Brief descriptive captions
※ ※ ※

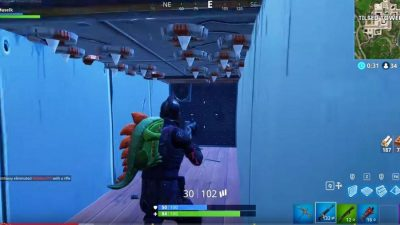 Fortnite Battle Royale Guide - Damage Trap Eliminations Easily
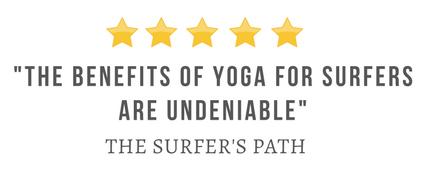 surfers-path.jpg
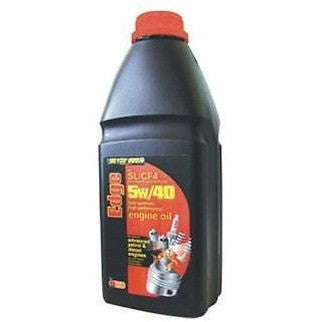 5w/40 Edge Fully Synthetic High Performance Multigrade Oil SL/CF 1 Litres - Taxi-Mart Shop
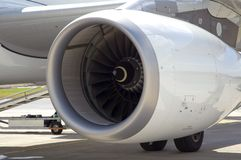 Jet Engine. Of a Plane Royalty Free Stock Photos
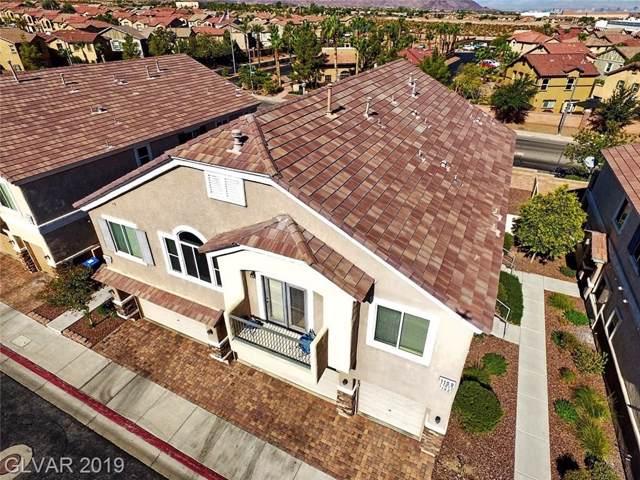 1109 Pleasure #2, Henderson, NV 89002 (MLS #2135293) :: Signature Real Estate Group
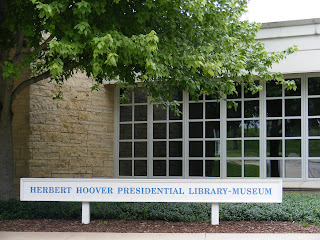 Hoover Presidential Library and Museum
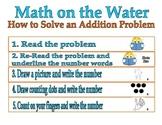 Addition Word Problem Solving Steps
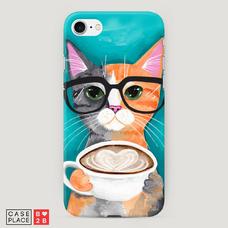 Диз. Кот кофеман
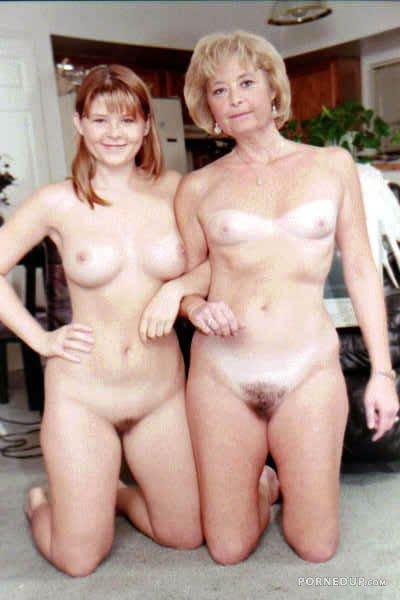 Original sin nude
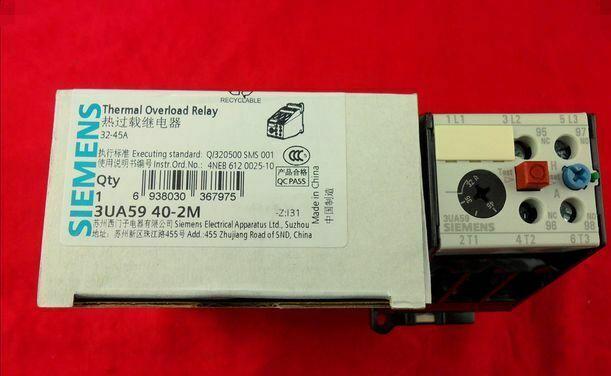 NEW IN BOX E14S250120 PARKER E14S250-120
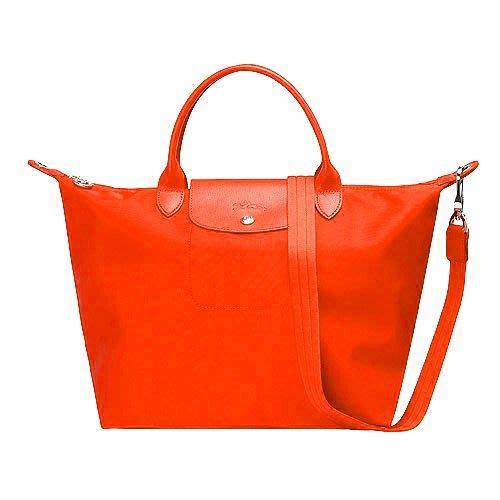 法國 LONGCHAMP 限量款質感尼龍短把手提/斜背兩用水餃包 M號-現貨橘紅色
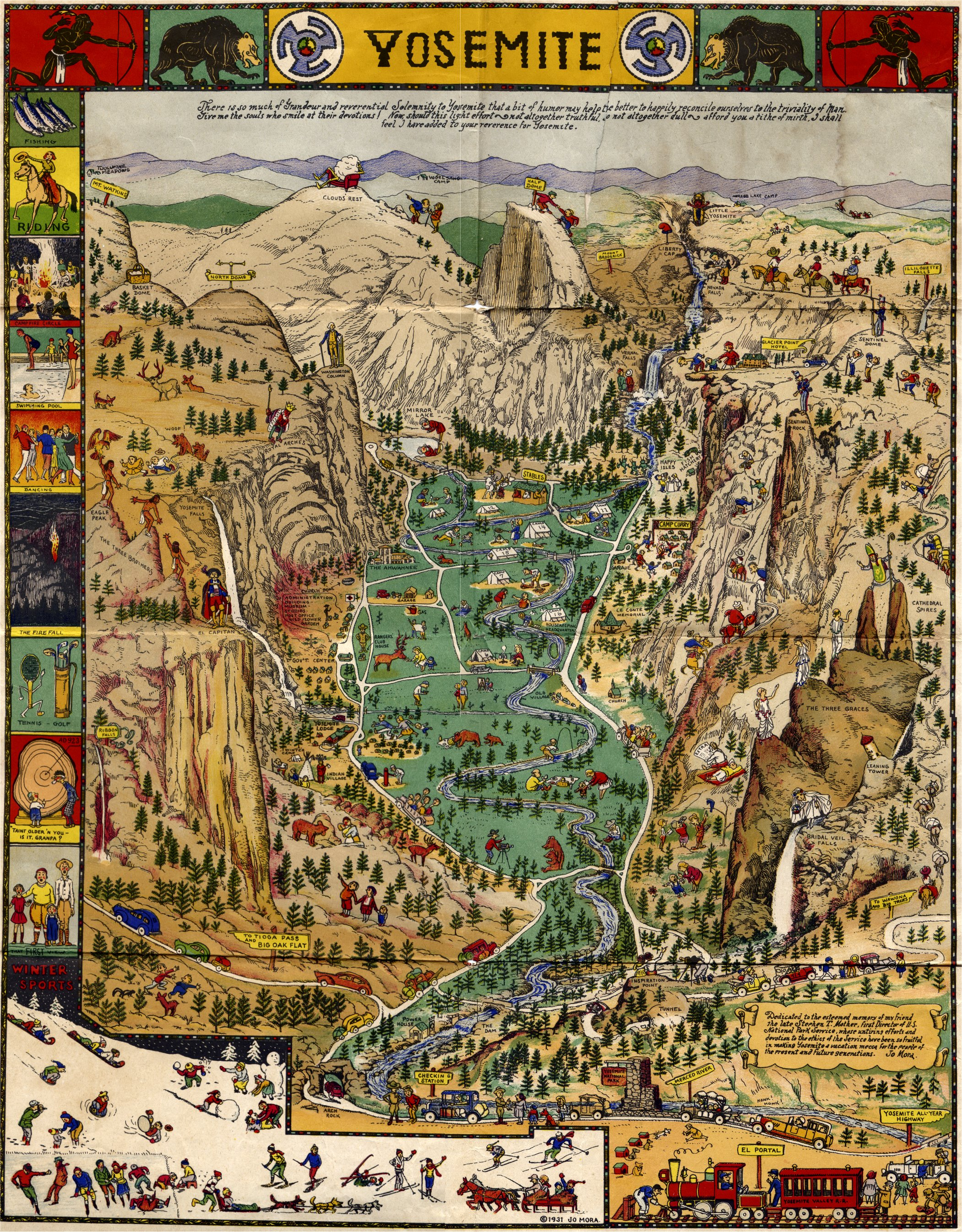 Yosemite Valley Pictorial Map By Jo Mora 1931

※ ※ ※

Please return, exactly and with pictures omitted, the lines from the line holding "Original sin nude" through the end of the data above, inclusive.

 Original sin nude
 NEW IN BOX E14S250120 PARKER E14S250-120
 法國 LONGCHAMP 限量款質感尼龍短把手提/斜背兩用水餃包 M號-現貨橘紅色
 Yosemite Valley Pictorial Map By Jo Mora 1931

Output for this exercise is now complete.